#### What to do
Given the records underneath, please repeat exactly the lines from the line with "United States, site archbold_FL-16." through the line with "common name: mouse species", passing over any picture.

#### Input material
━━━━━━━━━━

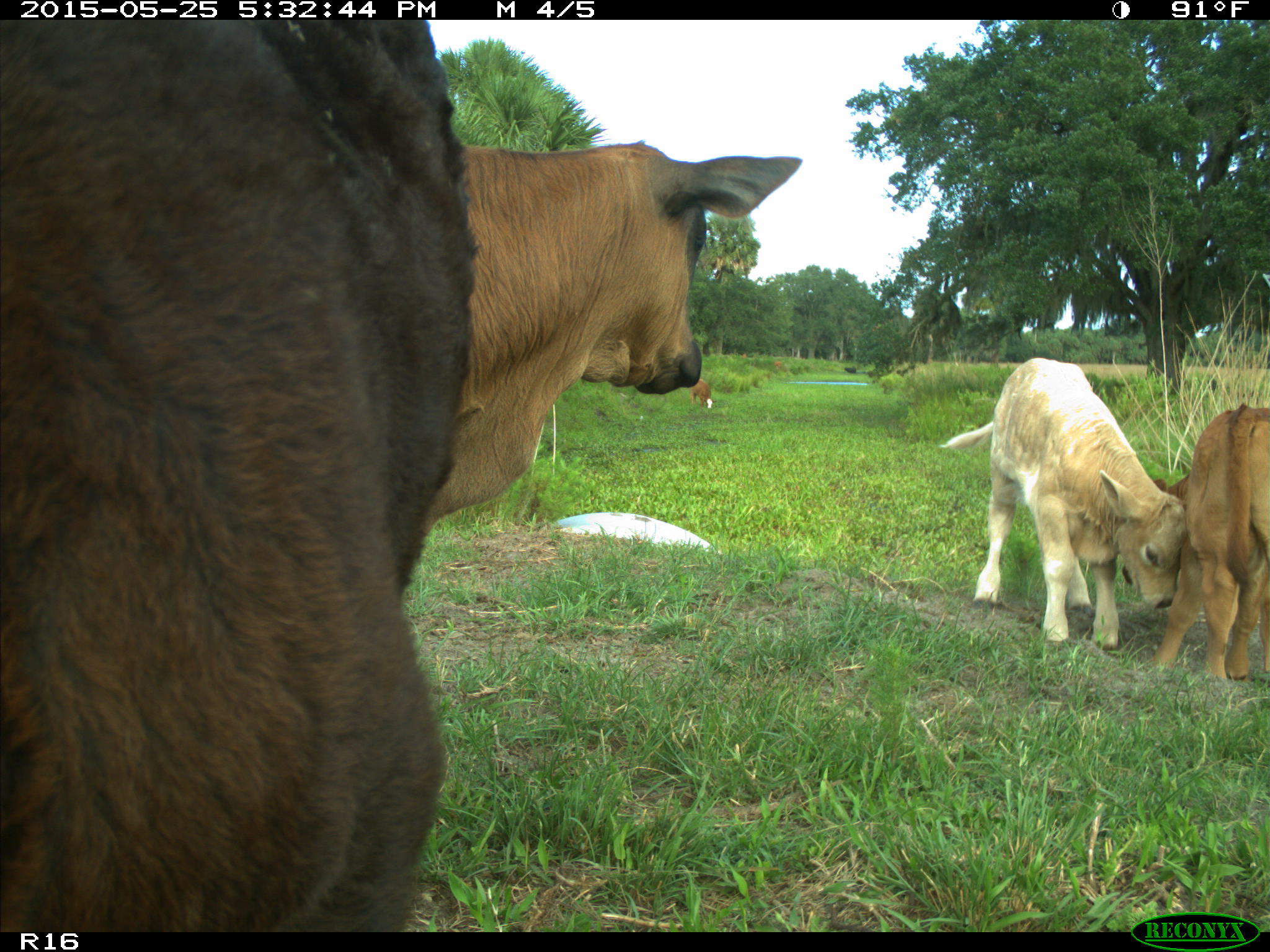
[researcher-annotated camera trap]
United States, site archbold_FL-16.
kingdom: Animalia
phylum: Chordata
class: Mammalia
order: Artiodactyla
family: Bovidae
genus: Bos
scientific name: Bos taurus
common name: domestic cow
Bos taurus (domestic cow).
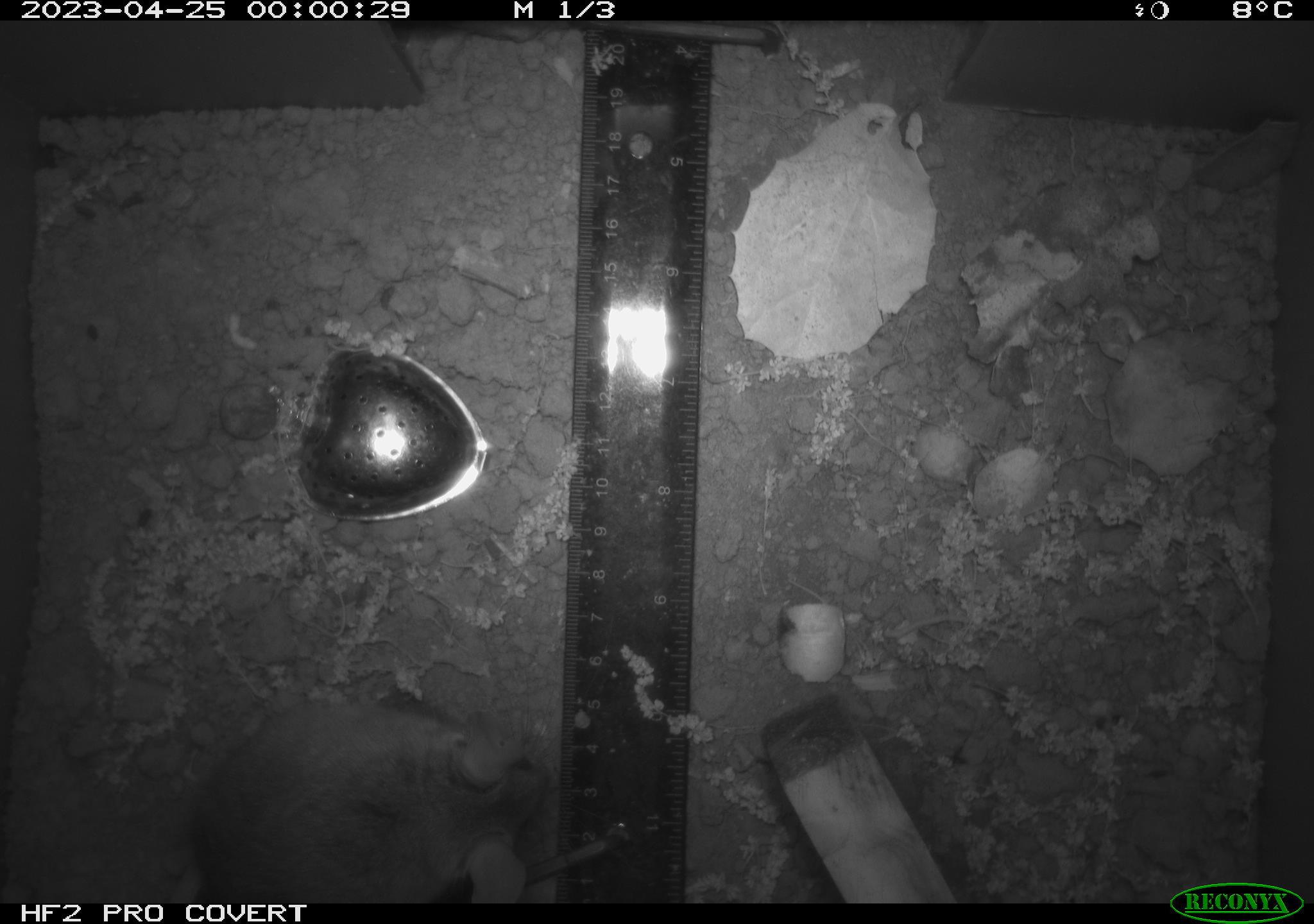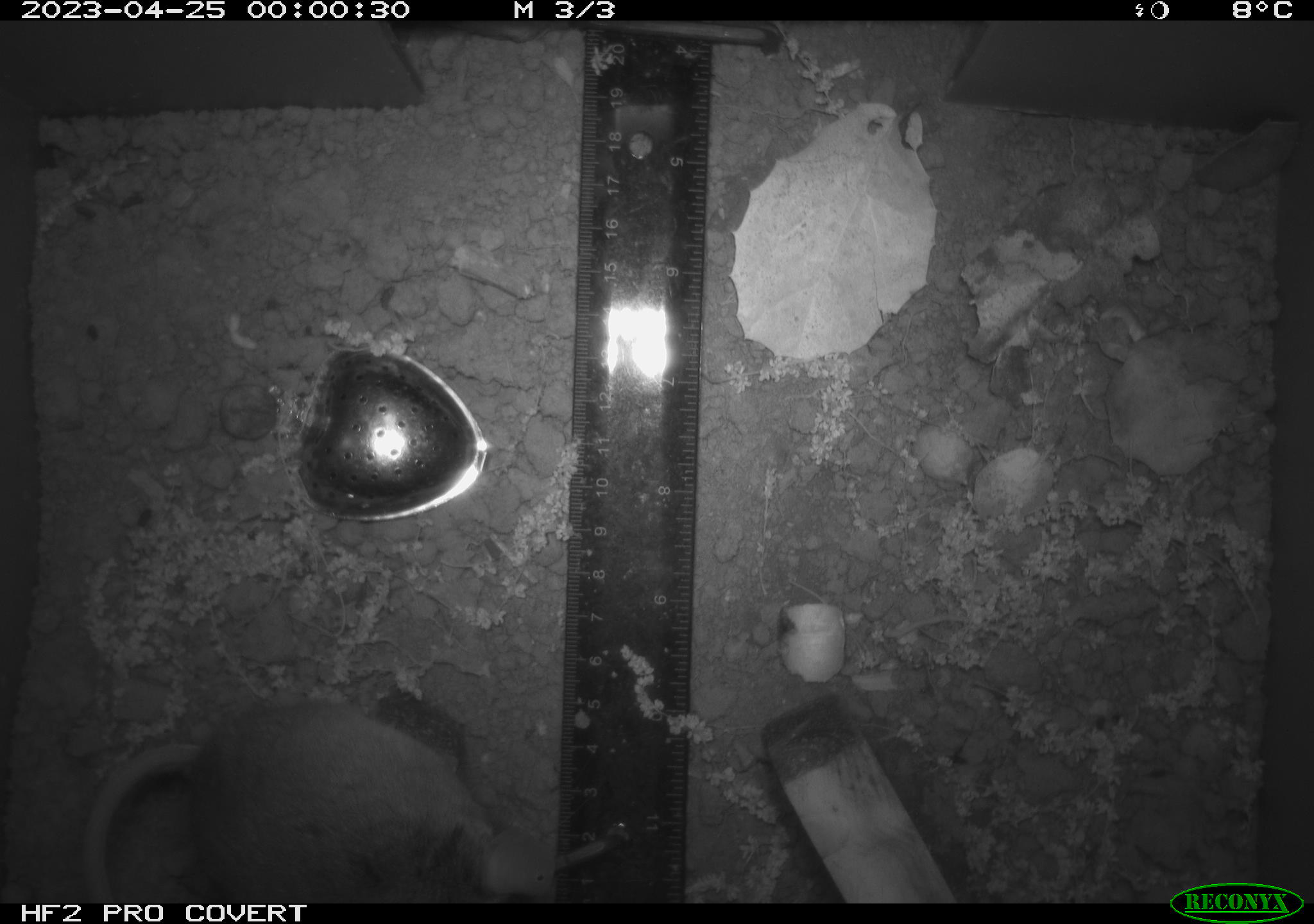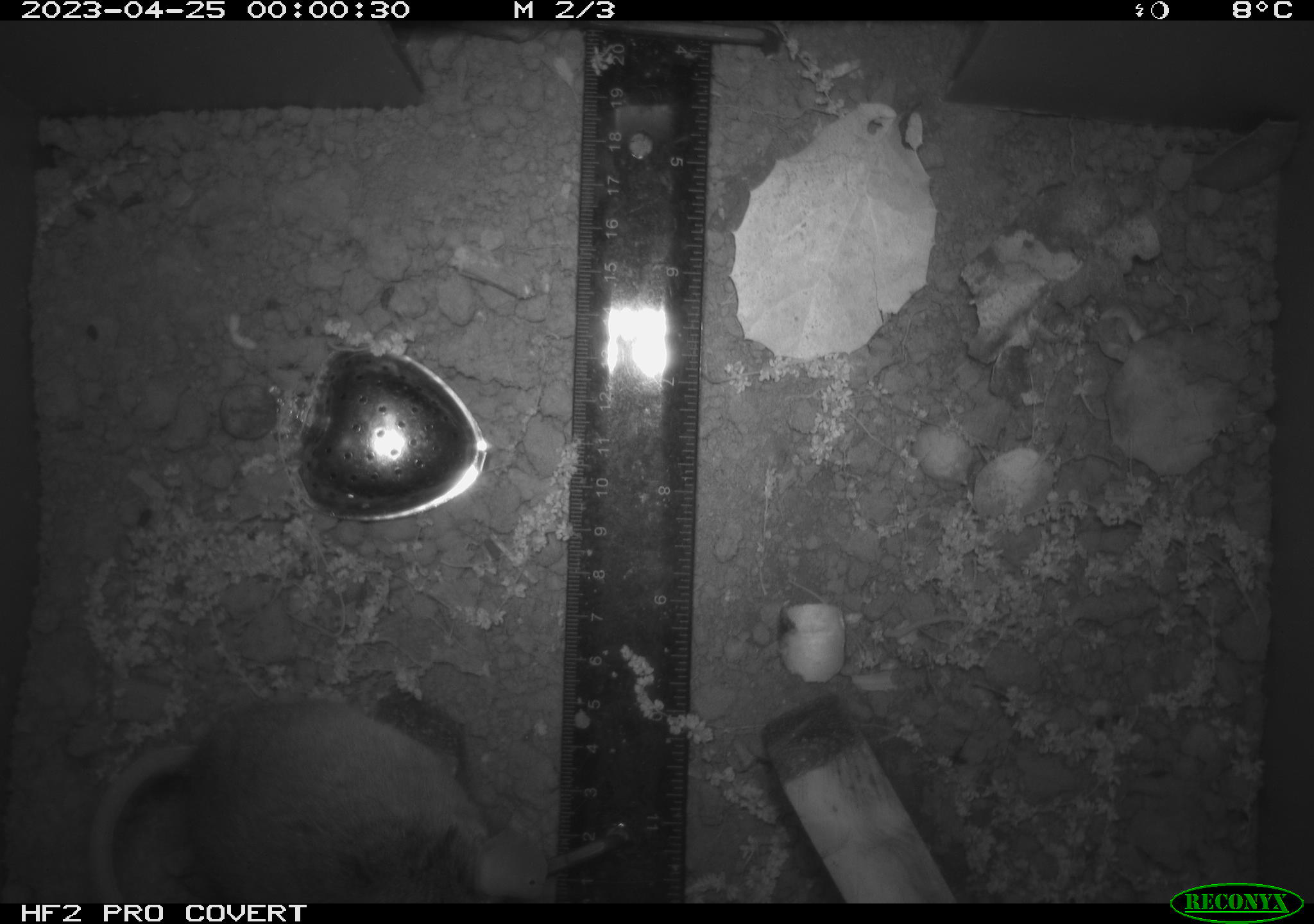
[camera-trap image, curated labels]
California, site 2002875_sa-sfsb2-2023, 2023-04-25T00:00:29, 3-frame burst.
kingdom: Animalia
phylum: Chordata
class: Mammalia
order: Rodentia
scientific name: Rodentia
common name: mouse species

━━━━━━━━━━

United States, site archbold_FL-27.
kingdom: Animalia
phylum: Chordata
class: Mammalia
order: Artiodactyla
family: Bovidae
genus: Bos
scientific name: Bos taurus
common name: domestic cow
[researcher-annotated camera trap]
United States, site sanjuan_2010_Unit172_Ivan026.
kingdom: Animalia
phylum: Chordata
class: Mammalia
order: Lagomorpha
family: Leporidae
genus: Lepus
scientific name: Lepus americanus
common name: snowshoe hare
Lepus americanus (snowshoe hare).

━━━━━━━━━━

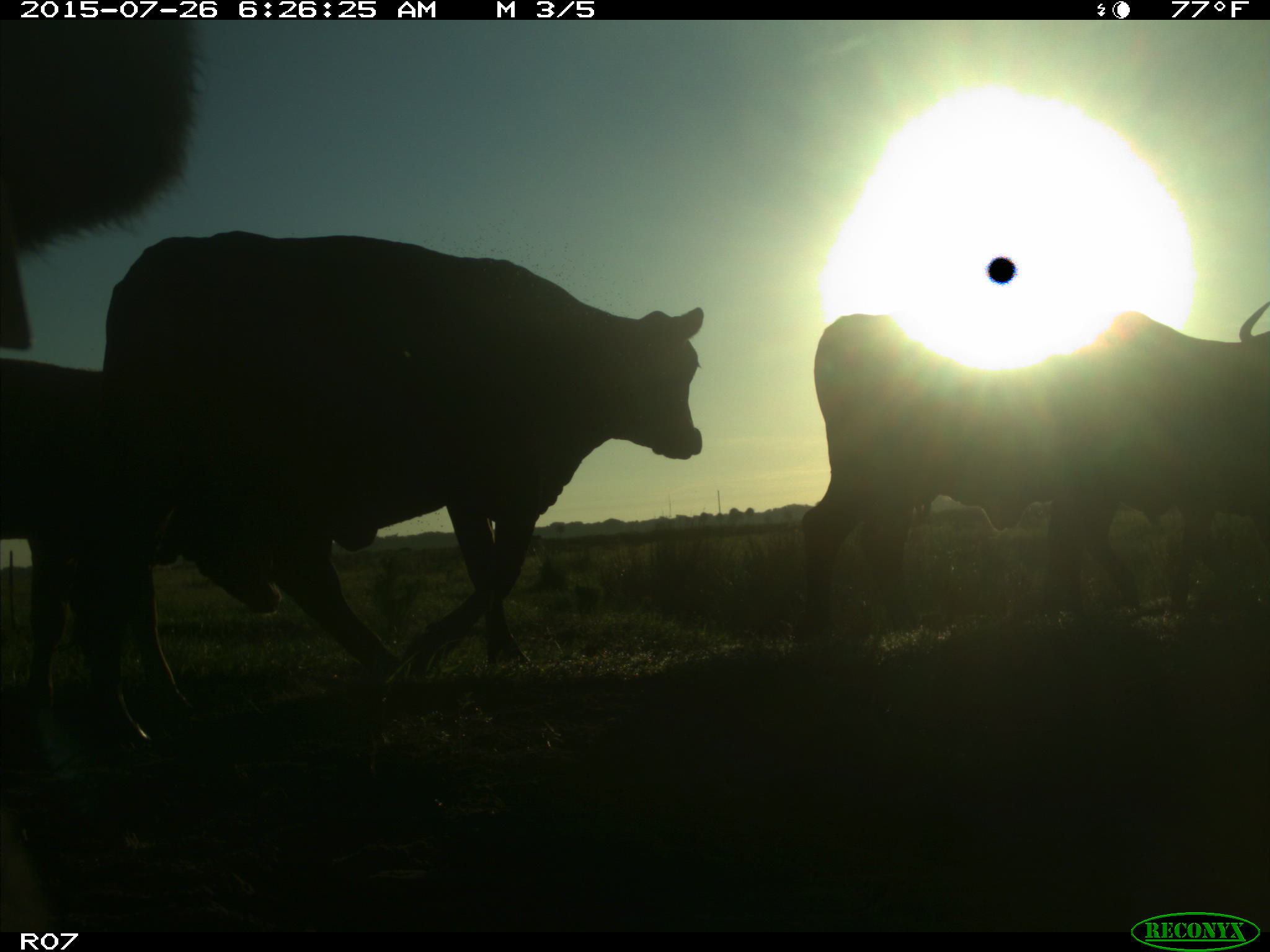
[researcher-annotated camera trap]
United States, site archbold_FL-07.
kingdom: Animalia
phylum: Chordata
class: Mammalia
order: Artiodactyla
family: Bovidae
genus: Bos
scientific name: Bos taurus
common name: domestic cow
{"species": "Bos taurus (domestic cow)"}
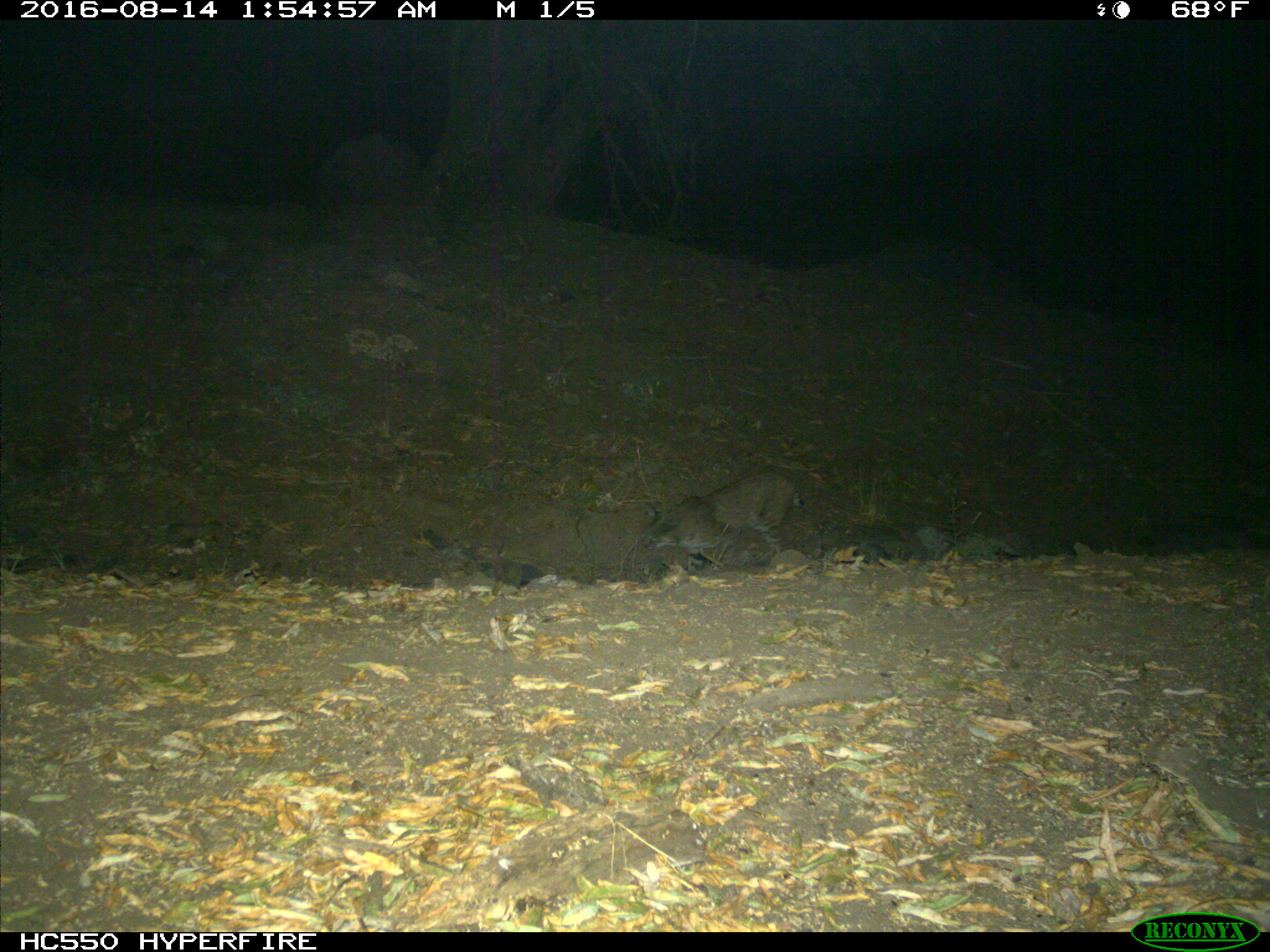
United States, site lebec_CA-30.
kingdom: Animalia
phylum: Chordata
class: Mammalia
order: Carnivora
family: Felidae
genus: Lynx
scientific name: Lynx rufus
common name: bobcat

━━━━━━━━━━

#### Solution to this problem
United States, site archbold_FL-16.
kingdom: Animalia
phylum: Chordata
class: Mammalia
order: Artiodactyla
family: Bovidae
genus: Bos
scientific name: Bos taurus
common name: domestic cow
Bos taurus (domestic cow).
[camera-trap image, curated labels]
California, site 2002875_sa-sfsb2-2023, 2023-04-25T00:00:29, 3-frame burst.
kingdom: Animalia
phylum: Chordata
class: Mammalia
order: Rodentia
scientific name: Rodentia
common name: mouse species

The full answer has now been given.